Overview

Expertise, innovation and research

Mayo Clinic, with transplant services in Arizona, Florida and Minnesota, performs more transplants than does any other medical center in the world. Mayo Clinic's integrated teams of surgeons, doctors, transplant nurses, pharmacists, social workers and others work together to manage every aspect of your transplant, from planning of transplant options through post-transplant care.

Mayo Clinic doctors have expertise and experience in many areas of hand transplantation. Our experts actively study and practice hand transplantation techniques. Advances in immunosuppressive drug therapy have allowed doctors to perform complex, multiple-tissue-type transplants (vascularized composite allotransplantation), such as hand transplants, in which surgeons reattach skin, bone, muscles, nerves, tendons and blood vessels simultaneously.

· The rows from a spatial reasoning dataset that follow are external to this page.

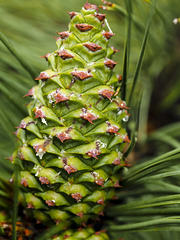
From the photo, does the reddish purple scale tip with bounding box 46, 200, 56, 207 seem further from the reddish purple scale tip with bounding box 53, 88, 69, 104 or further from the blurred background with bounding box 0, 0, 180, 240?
the blurred background with bounding box 0, 0, 180, 240

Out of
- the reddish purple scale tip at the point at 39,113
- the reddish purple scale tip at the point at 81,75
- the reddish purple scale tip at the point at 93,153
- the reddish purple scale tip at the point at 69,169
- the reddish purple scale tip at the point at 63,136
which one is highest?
the reddish purple scale tip at the point at 81,75

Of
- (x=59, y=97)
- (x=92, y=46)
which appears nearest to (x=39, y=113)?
(x=59, y=97)

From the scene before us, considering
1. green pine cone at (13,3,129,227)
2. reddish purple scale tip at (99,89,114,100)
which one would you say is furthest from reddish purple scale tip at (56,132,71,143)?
reddish purple scale tip at (99,89,114,100)

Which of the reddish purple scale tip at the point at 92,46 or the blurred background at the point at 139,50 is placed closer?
the reddish purple scale tip at the point at 92,46

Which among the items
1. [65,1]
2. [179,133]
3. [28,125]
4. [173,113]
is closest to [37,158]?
[28,125]

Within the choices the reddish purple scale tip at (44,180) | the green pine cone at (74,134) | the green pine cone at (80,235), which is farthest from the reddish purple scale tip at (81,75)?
the green pine cone at (80,235)

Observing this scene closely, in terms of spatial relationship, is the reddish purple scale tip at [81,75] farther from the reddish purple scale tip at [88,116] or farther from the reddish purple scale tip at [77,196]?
the reddish purple scale tip at [77,196]

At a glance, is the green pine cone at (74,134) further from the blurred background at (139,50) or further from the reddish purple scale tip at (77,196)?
the blurred background at (139,50)

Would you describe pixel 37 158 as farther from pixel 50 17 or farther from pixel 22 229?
pixel 50 17

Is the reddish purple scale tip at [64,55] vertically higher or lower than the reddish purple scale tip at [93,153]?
higher

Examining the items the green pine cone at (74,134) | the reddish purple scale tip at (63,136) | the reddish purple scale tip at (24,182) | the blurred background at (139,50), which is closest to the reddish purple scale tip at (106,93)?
the green pine cone at (74,134)
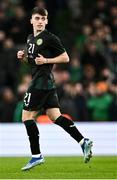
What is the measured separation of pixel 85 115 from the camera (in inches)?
651

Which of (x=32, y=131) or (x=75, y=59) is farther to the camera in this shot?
(x=75, y=59)

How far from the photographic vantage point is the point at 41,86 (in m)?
11.1

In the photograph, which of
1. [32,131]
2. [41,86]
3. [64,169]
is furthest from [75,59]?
[32,131]

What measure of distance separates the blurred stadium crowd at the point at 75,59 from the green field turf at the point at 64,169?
9.82 ft

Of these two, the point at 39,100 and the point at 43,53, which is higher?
the point at 43,53

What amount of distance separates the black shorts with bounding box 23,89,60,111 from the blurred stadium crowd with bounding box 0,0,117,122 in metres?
5.31

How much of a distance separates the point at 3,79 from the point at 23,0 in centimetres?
310

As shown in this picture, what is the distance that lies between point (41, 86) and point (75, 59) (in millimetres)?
7176

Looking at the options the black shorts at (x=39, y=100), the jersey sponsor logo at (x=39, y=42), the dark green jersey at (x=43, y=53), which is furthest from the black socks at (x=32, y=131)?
the jersey sponsor logo at (x=39, y=42)

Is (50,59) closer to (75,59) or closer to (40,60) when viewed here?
(40,60)

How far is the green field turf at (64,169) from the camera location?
1025cm

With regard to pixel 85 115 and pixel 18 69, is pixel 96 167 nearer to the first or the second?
pixel 85 115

Mayo Clinic researchers in the Mayo Clinic Transplant Center seek new ways to treat people who need transplants of all types.

Multidisciplinary team

Mayo Clinic doctors have extensive experience and expertise in many specialties. Mayo Clinic doctors and other staff in many specialties work as a multidisciplinary team to provide your treatment, based on your individual condition.

Mayo Clinic doctors trained in transplantation, hand surgery, reconstructive surgery, microsurgery, nervous system conditions (neurologists), mental health conditions (psychologists and psychiatrists), skin conditions (dermatology), immune system disorders, infectious diseases, hand rehabilitation and other specialties may be involved in your care. Many other healthcare professionals may be involved in your hand transplant care.

Expertise in microsurgery

Mayo Clinic doctors trained in hand and reconstructive surgery have experience and expertise performing many complex surgeries, including microsurgery. Surgeons perform microsurgery in hand transplant, face procedures and other procedures.

Microsurgery involves extensive training, as it involves very small surgical areas and small blood vessels and nerves. To perform microsurgery, surgeons use microscopes to magnify the surgical area and use small surgical tools. Imaging specialists (radiologists) work closely with surgeons before surgery and prepare images of the surgical area.

In microsurgery for the hand, foot or other parts of the body, surgeons conduct procedures involving small blood vessels and nerves. Surgeons also have experience using microsurgery to perform composite tissue graft transfers and replant fingers or toes that have been amputated.